No modulo operations.

By asking the question that way you'd get solutions that you're not really looking for.


The short version

  int c3 = 1;
  int c5 = 1;
  for ( int i = 1; i <= 100; i++, c3++, c5++ ){

	if ( c3 == 3 ){ printf( "FIZZ" ); c3 = 0; }

	if ( c5 == 5 ){ printf( "BUZZ" ); c5 = 0; }

	if ( c3 && c5 ){ printf( "%d", i ); }
  }


You're missing the needed printf("\n"); at the end of the loop.

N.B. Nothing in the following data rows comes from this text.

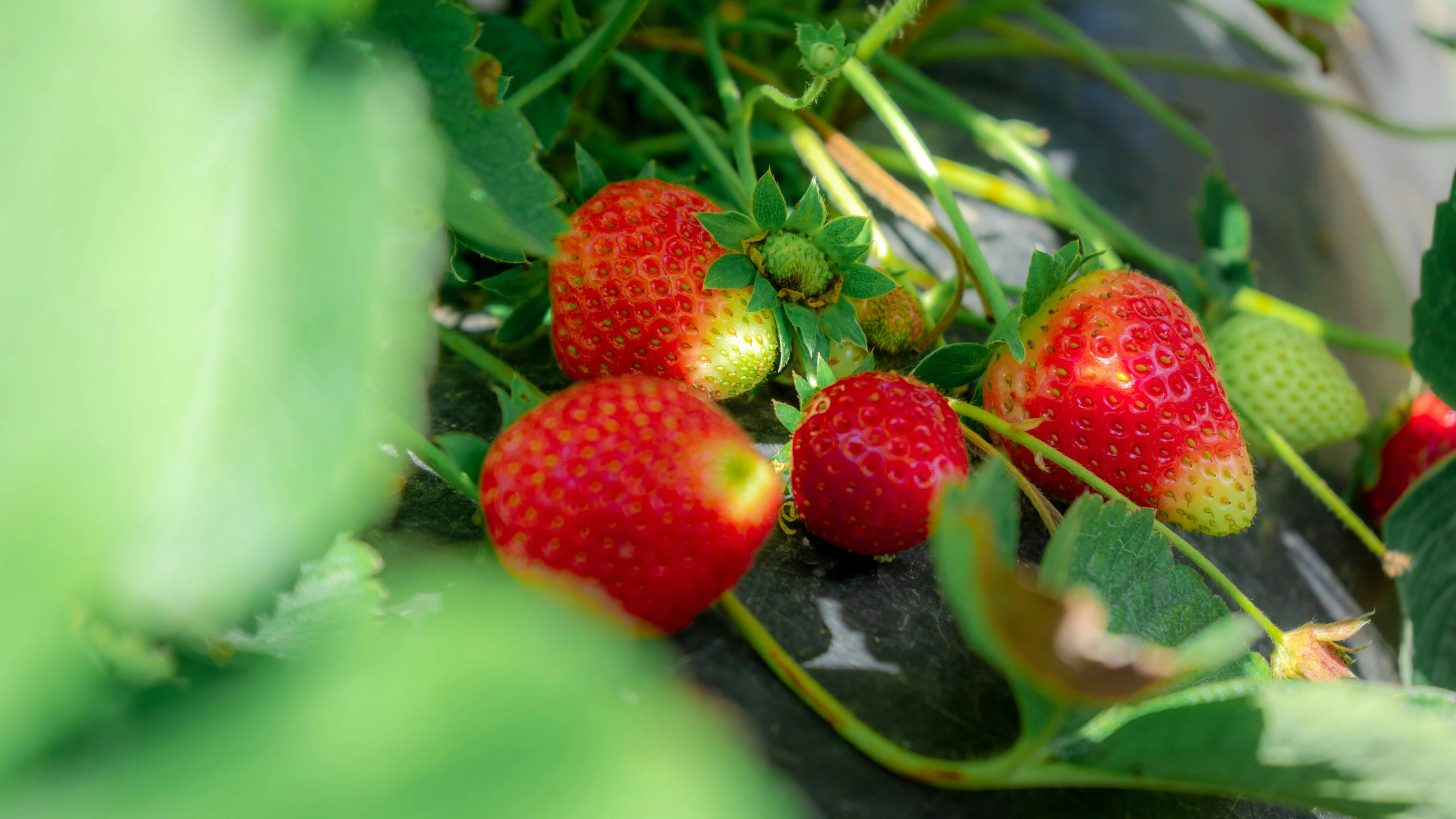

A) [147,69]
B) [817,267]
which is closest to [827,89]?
[817,267]

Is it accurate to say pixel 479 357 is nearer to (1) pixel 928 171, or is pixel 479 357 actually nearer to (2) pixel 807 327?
(2) pixel 807 327

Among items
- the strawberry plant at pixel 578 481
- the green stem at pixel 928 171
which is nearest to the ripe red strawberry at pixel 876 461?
the strawberry plant at pixel 578 481

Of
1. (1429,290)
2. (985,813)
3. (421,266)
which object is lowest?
(985,813)

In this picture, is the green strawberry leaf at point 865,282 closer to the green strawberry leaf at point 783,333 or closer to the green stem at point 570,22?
the green strawberry leaf at point 783,333

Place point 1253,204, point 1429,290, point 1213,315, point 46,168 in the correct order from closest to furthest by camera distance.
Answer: point 46,168, point 1429,290, point 1213,315, point 1253,204

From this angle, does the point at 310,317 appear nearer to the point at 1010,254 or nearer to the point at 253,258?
the point at 253,258

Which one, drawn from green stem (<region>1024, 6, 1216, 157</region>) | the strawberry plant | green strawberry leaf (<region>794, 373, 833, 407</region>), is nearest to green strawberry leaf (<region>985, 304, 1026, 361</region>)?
the strawberry plant
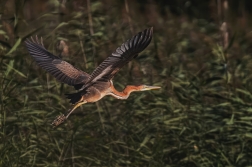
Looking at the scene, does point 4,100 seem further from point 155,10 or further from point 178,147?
point 155,10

Elegant solution, but fails to meet the problem specification.


Hehe, compact.


Or you could just ask "Do you know what a lookup table is", and "Can you write 15 entries into an array and cycle through them" ;)

I agree it's a good starting point, but surely it's still just getting rid of the ridiculously bad programmers rather than anything else.


I'm guessing a lot of these people end up working by doing a lot of copy & paste and a trial & error approach to coding.


To be honest, I didn't believe in the FizzBuzz situation when I read it. I didn't believe that it was possible to exist such a group of programmers who couldn't do a simple code like that.

Assuming such a group doesn't exist, I'm all for harder problems, harder than the one presented.

But assuming the group exists, and assuming, as I did, that the problem presented tries to weed out its members, I just though something that "hard" wasn't needed.

But of course, the point of an interview is to identify the good, not the bad, so harder problems would do just fine as well in ruling out the bad.

But the whole point of the article was a user's doubt in being able to pass a FizzBuzz kind of problem. For that, something harder than the problem presented may probably not be embarrassing at all to fail at.


>But of course, the point of an interview is to identify the good, not the bad, so harder problems would do just fine as well in ruling out the bad.

Yes, and no. Hard problems, being hard, mean that you don't expect all the good programmers to pass them, but to see how they think around them. And some people are able to talk the talk without walking the walk.

It's better to have an easy problem and a hard one. The easy one weeds awfully bad people, the hard one helps you find the good among the rest.


I always thought that you should use different words to prevent easy googling? The test remains the same, but with, say, BaaLamb or CowTip.